The insured, New Fed Mortgage Corporation, was a mortgage broker whose employee had allegedly engaged in the now well-publicized practice of falsifying credit reports in mortgage applications in order to obtain lender approval. The lender in this case, Decision One Mortgage Company LLC, eventually discovered the alleged alterations and demanded indemnification for the resulting loss in value from New Fed pursuant to their contract. New Fed noticed the Decision One claim to its Errors & Omissions insurer, National Union Fire Insurance Company of Pittsburgh, PA, by sending a copy of Decision One’s demand letter. That letter alleged loss as a result of the fraudulent acts of New Fed’s employee. National Union denied coverage, citing a clause excluding coverage for “any Claim ... alleging fraud, dishonesty, or criminal acts or omissions ... on the part of the Insured.”
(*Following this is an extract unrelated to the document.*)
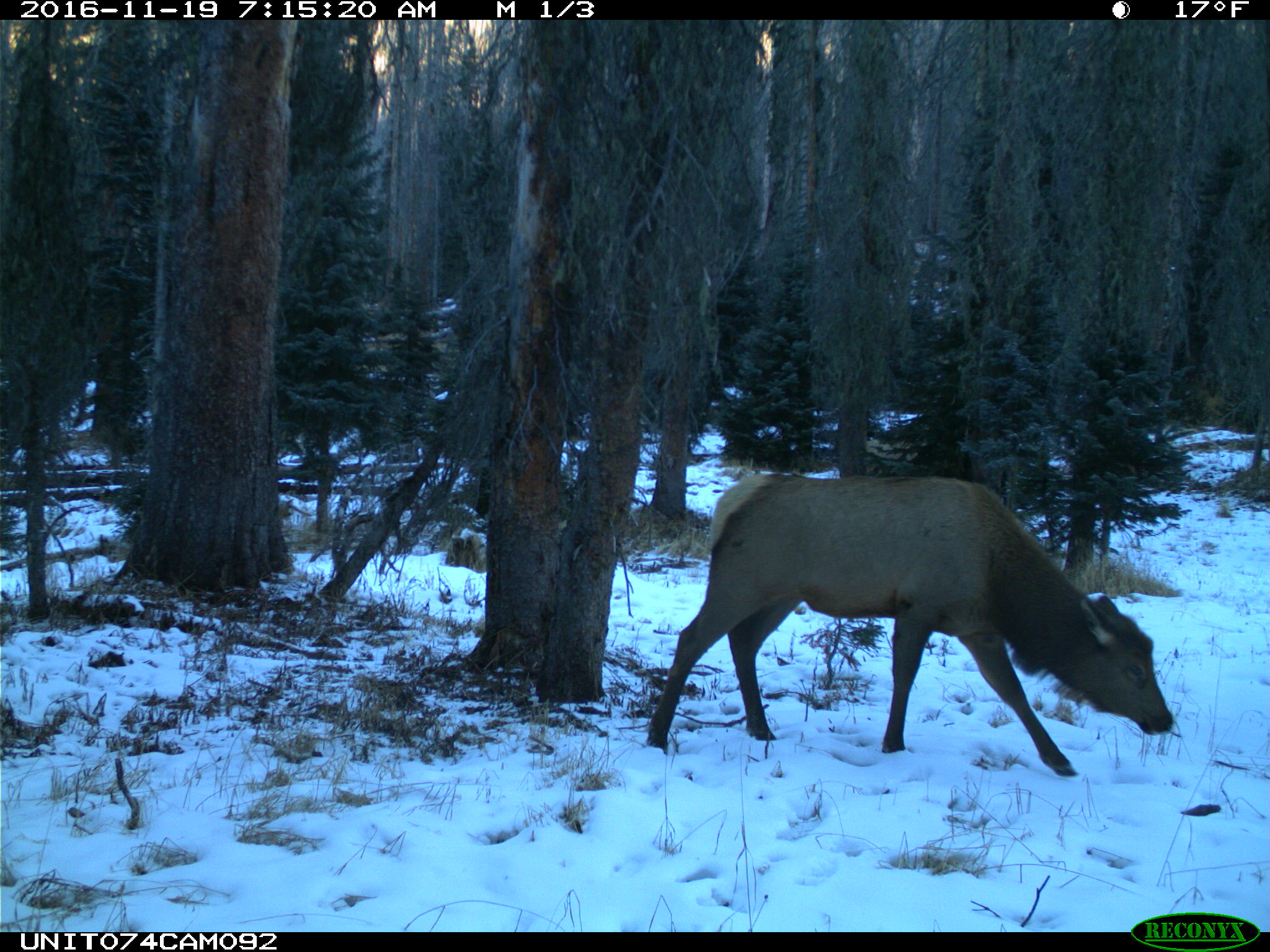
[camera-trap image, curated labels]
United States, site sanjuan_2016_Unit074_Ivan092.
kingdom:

The formulation of this exclusion is unique for its use of the term “alleging” rather than, for example, “arising from.” The First Circuit provided guidance in its interpretation of the exclusion, instructing that under Massachusetts law the applicability of the exclusion is determined by “comparing the allegations of the underlying claim ... with the policy provisions.” The court noted that Decision One’s demand letter to New Fed exclusively alleged that New Fed submitted “fraudulent information” in four mortgage applications. The court then found that these allegations “place New Fed’s conduct squarely within” the fraud exclusion and therefore National Union had no duty to indemnify New Fed. The conduct fit so squarely, in fact, that the court found it not even “reasonably susceptible” of an interpretation that it is covered and thus also found no duty to defend.